§ **INPUT DATA**
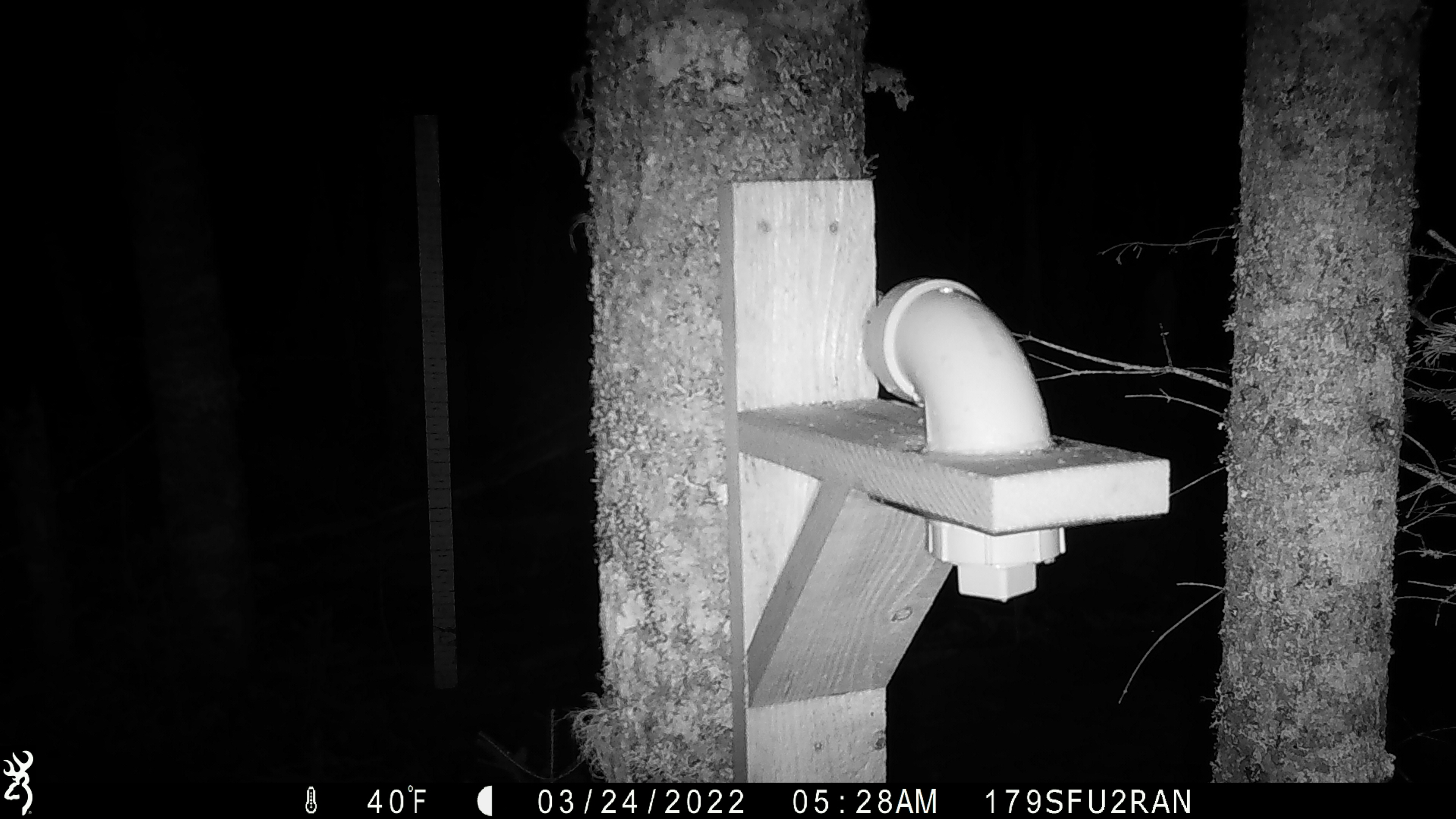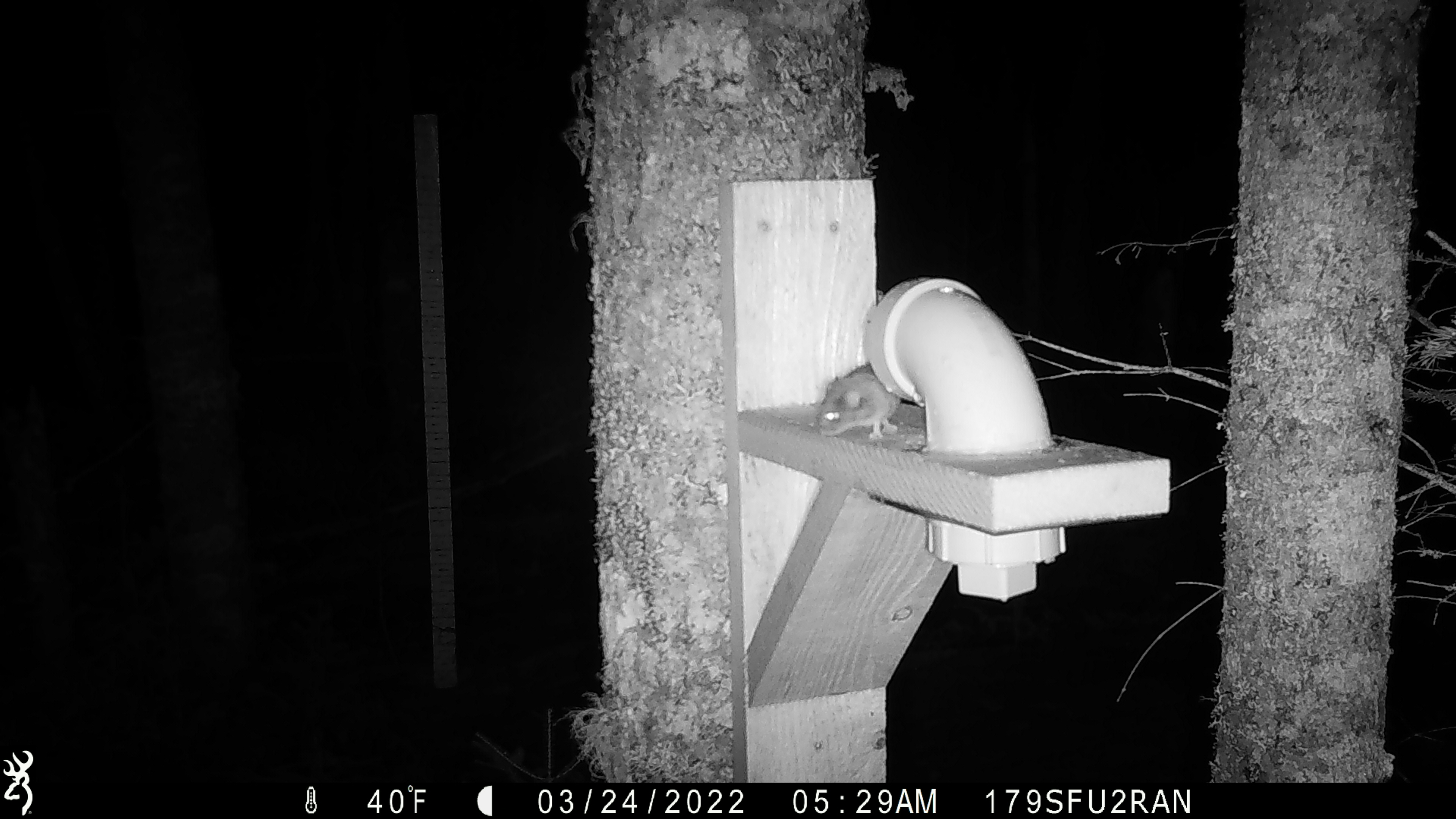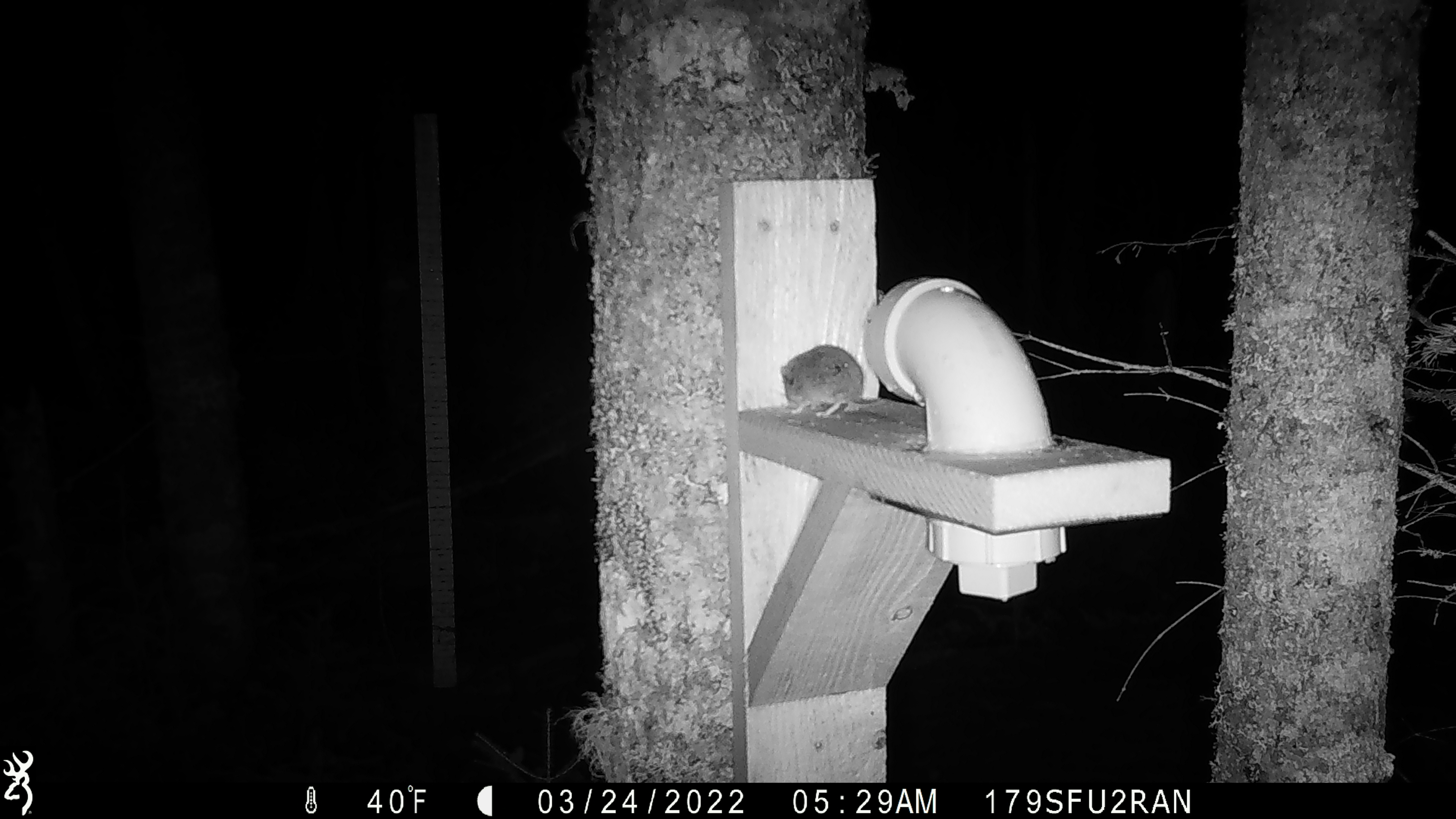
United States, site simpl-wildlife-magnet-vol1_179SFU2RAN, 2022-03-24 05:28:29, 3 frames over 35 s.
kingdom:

* * *

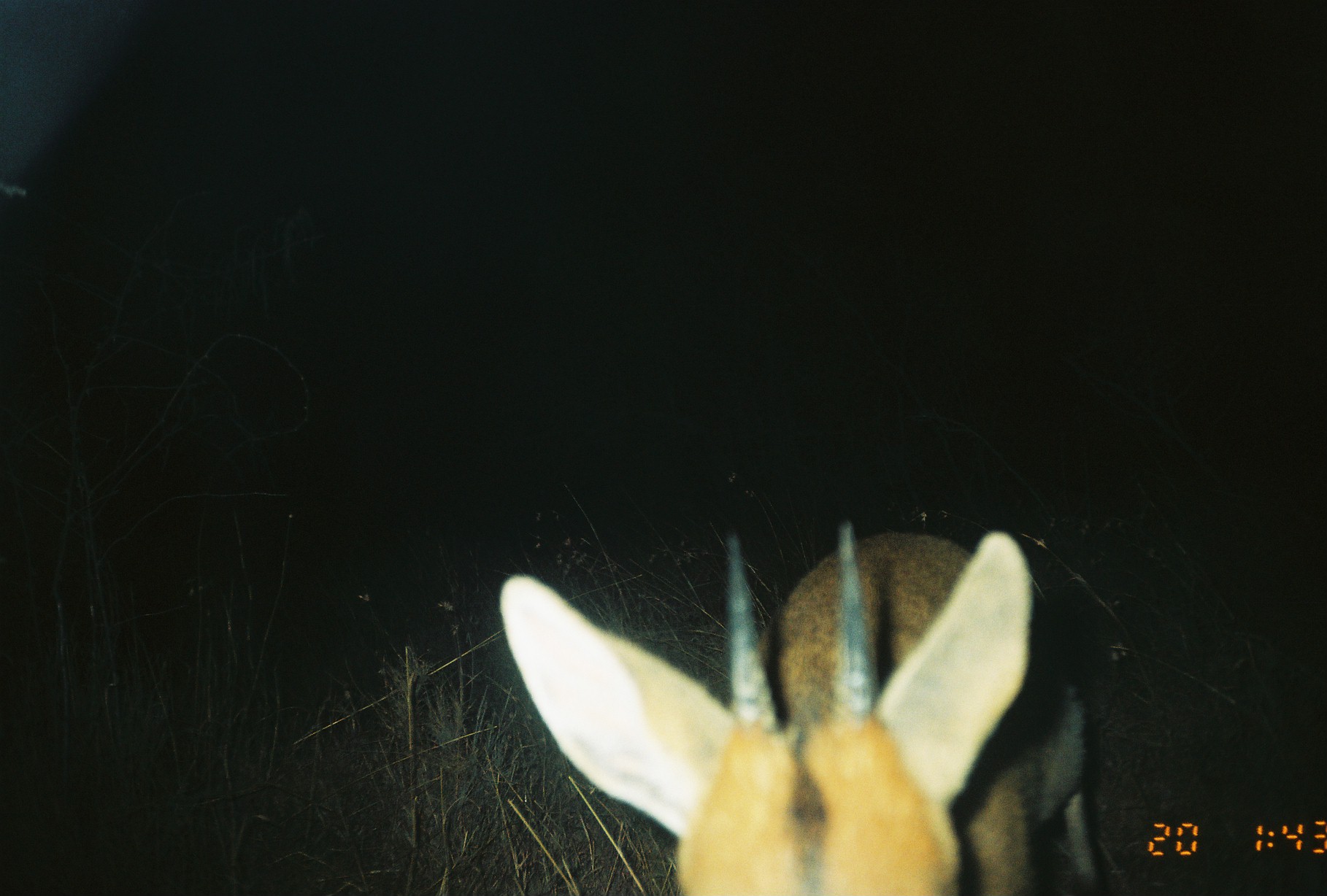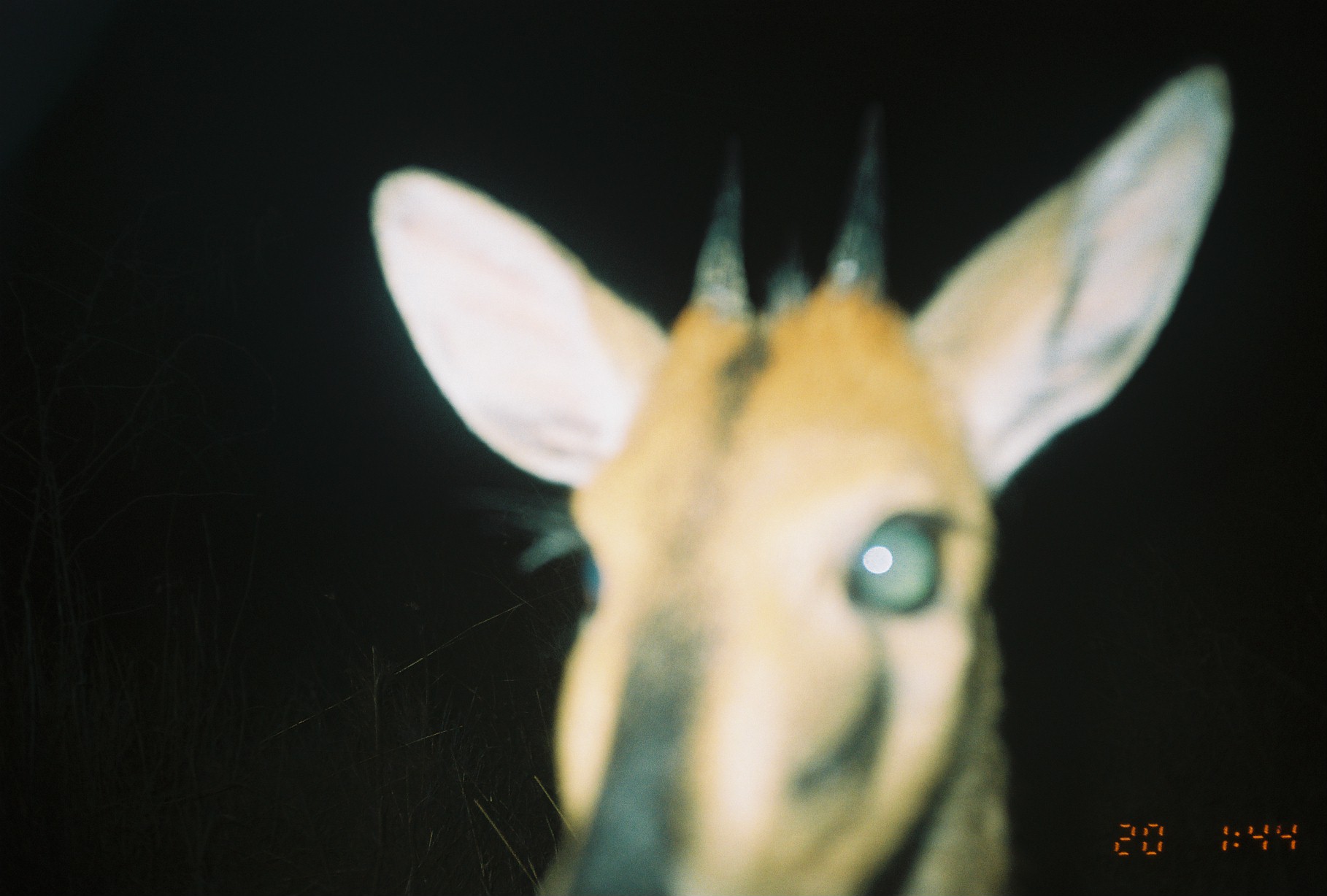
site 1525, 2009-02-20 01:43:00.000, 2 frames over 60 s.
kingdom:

§ **PROBLEM**
Copy whichever lines of the records above contain the word "frames".

§ **WRITTEN RESPONSE**
United States, site simpl-wildlife-magnet-vol1_179SFU2RAN, 2022-03-24 05:28:29, 3 frames over 35 s.
site 1525, 2009-02-20 01:43:00.000, 2 frames over 60 s.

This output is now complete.